If you are designing a commercial system, you can consider the possibility of exporting/importing data in EDF/EDF+. There are a lot of tools that can be used together with your device. On the other hand, if your device imports EDF/EDF+ data, many records in many different fields will be immediately accessible to check your instrument and to teach the users to practice with real examples.

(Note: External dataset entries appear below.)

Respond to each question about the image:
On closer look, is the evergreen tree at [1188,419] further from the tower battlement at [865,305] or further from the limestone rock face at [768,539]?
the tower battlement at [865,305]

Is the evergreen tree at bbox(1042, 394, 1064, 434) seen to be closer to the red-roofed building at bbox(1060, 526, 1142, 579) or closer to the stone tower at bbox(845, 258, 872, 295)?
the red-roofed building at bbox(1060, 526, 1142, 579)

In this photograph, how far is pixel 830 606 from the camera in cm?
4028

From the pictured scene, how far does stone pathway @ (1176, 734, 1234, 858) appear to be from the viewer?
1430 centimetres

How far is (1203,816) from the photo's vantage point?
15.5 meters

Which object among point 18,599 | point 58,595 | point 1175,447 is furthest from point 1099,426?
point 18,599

A last example. It was taken from a recent article by Thomas Penzel et al. (Clin Neurophysiol 2002 Apr;113(4):571-8). Several sleep laboratories (25) decided to participate in a multicenter study where the sleep recordings were centrally scored. From these laboratories, 21 finally participated in the study, using 16 different systems. Ten systems exported recordings in EDF format, 2 systems allowed ASCII conversion and 4 allowed binary conversion. The listing of the different systems is included in the article. I would like to stress a sentence contained in the Results section: For 2 centers, the conversion problems could not be solved. Thus far, I do not know a similar study in EMG or EP.

EDF+ format mimics concepts used in the Clinical Neurophysiological laboratory. When you enter in Setup Mode in any modern device, you have to define things like filtering, number of signals, number of sweeps, window size, display amplification and so on. Most of these concepts can be directly translated to EDF+.

A very well designed format, however, is useless without a wide base of users. When users decide which tool are going to use the decision is not only taken based in technical reasons. Aspects such as easiness of learning, compatibility with the programming environment, formats used by their friends or colleagues and so on, also contribute to the decision. The design of a format is not necessarily a success if it obtains the applause of the experts or follows the criteria of a committee. It is a success if it is widely used and does not limit the possibilities of the people using it.

This propagandistic tutorial tries to familiarize non-programmer people with EDF+ format. It is not a normative document. The normative details can be found in Bob Kemp's site. In case of any difference, the normative document is right and this one is wrong. I think that the best way to learn EDF+ is by reading the examples of the normative document simultaneously with the text of the EDF+ protocol, having in mind your objectives. As soon as possible, try to begin to handle EDF+ files with your own tools (from editors to programming languages) or to create simple files containing sine waves, triangular waves and so on. If you are able to create a file that can be seen in an EDF viewer, I can foresee that you will become a zealot of EDF/EDF+. At least, I want to think that that will be the case. The examples included in the normative document cover a wide range of applications that could be similar to your needs. This tutorial only tries to give emphasis to some small details of the normative document in (I hope) a gentle way.

And now, let us go with the format. An EDF+ file is a set of data records (containing ordinary signals in binary format and annotation signals internally coded in UTF-8) with a header. Since EDF+ is based in EDF, the first chapters describe some facts on EDF. The next chapters describe the additions included in EDF+ and finally they describe the use of XML inside the annotations of EDF+.